The “reindigenisation of registered Nguni cattle” project, using artificial insemination technology, proposed that a registered Nguni cattle agribusiness be built at Terbrugge farm.
The concept emerged when former chairperson Ramphele worked with consultant Jim Parker on the potential of reviving cattle-farming through a pilot project on land bordering her family homestead – a fact that, along with the knowledge that she was a founder of the Terbrugge Community Trust and that Parker was an acquaintance, was made known from the start.
The Deloitte investigation also found that Duma embarked on irregular procurement transactions when the TIA appointed McKinsey & Co and Ilizwi Industrial Holdings.

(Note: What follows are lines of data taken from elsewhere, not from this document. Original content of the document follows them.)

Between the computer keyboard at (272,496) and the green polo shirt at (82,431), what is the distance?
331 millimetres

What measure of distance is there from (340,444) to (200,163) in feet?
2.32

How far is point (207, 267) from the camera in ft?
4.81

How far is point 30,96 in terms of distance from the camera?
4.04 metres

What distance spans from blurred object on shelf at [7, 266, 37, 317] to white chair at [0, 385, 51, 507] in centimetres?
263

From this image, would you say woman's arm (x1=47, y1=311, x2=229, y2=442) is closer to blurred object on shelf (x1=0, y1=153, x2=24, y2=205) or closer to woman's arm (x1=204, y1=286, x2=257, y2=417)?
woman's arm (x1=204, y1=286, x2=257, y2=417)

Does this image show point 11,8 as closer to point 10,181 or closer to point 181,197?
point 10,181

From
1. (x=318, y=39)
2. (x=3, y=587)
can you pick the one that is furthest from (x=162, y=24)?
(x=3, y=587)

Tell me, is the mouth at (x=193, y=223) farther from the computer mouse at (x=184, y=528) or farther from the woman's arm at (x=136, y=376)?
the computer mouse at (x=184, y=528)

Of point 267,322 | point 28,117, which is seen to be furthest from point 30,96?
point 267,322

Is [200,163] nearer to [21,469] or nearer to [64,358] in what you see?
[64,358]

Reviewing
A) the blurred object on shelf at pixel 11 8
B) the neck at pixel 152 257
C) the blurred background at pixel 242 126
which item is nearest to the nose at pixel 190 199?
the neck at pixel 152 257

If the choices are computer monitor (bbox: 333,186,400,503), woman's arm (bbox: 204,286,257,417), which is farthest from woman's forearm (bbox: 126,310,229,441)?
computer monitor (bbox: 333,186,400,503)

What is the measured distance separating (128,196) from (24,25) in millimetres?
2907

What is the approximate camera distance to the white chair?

In addition, the investigation found that Duma failed to adhere to the agency’s recruitment policy when signing an employment contract installing his ex-wife Kgomotso Matjila as TIA’s GM for marketing and branding in 2010 and Nhlanhla Nyide as TIA’s communications specialist in 2011 – but no substance was found in allegations that Duma irregularly appointed Pontsho Maruping the TIA’s group executive for industrial sectors.
Further, Duma’s expense claims from April 2010 to August 2013 came under scrutiny, with many expenses – emerging from 17 business-related trips – Deloitte said should not have been permitted based on an approved travel and subsistence policy.
The alleged intimidation by the former CEO – by threatening to terminate KPMG’s services if “certain” findings were revealed – was unfounded.